- Relator(a)
- Ministro Gurgel de Faria
- Órgão julgador
- Primeira Turma
- Data do julgamento
- 13/04/2026
- Data de publicação
- 22/04/2026
STJ – Acórdão, Rel. Ministro Gurgel de Faria, Primeira Turma, j. 13/04/2026, p. 22/04/2026
PROCESSUAL CIVIL. RECURSO ESPECIAL. PREQUESTIONAMENTO FICTO. NÃO OCORRÊNCIA. FUNDAMENTAÇÃO CONSTITUCIONAL. ACÓRDÃO COMBATIDO. IMPUGNAÇÃO. AUSÊNCIA. FUNDAMENTAÇÃO RECURSAL. DEFICIÊNCIA. 1. Conquanto não seja exigida a menção expressa a dispositivo de lei federal, a admissibilidade do recurso na instância excepcional pressupõe que a Corte de origem tenha se manifestado sobre a tese jurídica apontada pelo recorrente.
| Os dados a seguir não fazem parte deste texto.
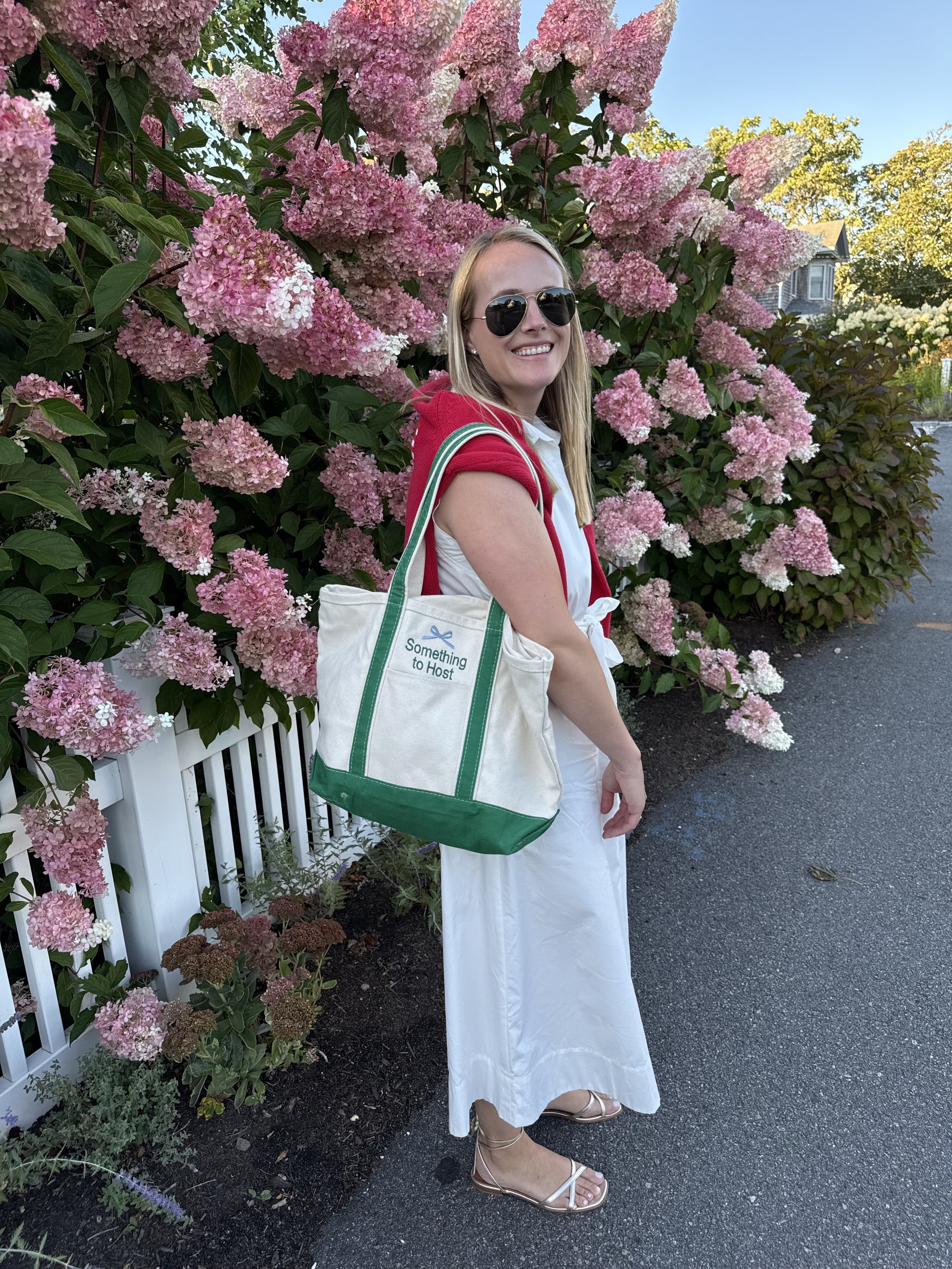 Stephanie from Something to Host with a branded STH tote.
Esse é o entendimento pretoriano consagrado na edição das Súmulas 282 do STF e 211 do STJ. 2. Esta Corte Superior tem entendido que o acolhimento do prequestionamento ficto de que trata o art. 1.025 do CPC, na via do especial, exige a indicação e o reconhecimento pelo STJ de ofensa ao art. 1.022 do CPC, especificamente quanto à questão que se pretende ver analisada, o que não se constata no caso presente. 3. O recurso especial não é a via processual adequada para rediscutir o acórdão recorrido no ponto em que se fundamentou em julgados oriundos do STF. 4. Não se conhece de recurso especial que deixa de contrapor os fundamentos do acórdão recorrido, suficientes à manutenção do decidido, incidindo na hipótese, por analogia, a Súmula 283 do Supremo Tribunal Federal. 5. A falta de pertinência entre as razões do recurso especial e a decisão questionada revela-se apta a atrair o óbice contido na Súmula 284 do STF ("É inadmissível o recurso extraordinário, quando a deficiência na sua fundamentação não permitir a exata compreensão da controvérsia"), pois não é possível conhecer de recurso especial que invoca, como violado, dispositivo de lei federal que não possui comando normativo apto a infirmar a tese adotada pelo acórdão recorrido. 6. Em relação aos juros de mora, o acórdão recorrido não diverge do entendimento do STJ, motivo pelo qual incide, no ponto, a Súmula 83 do STJ ("Não se conhece do recurso especial pela divergência, quando a orientação do Tribunal se firmou no mesmo sentido da decisão recorrida"). 7. Nos termos do entendimento do STJ, "o não conhecimento do especial pelo conduto da alínea a do permissivo constitucional inviabiliza, por conseguinte, a análise do alegado dissídio pretoriano" (AgInt no REsp 1601154/PR, Rel. Ministro Sérgio Kukina, Primeira Turma, julgado em 27/2/2018, DJe 6/4/2018 ) 8. Agravo interno desprovido. (AgInt no REsp n. 2.141.453/PE, relator Ministro Gurgel de Faria, Primeira Turma, julgado em 13/4/2026, DJEN de 22/4/2026.)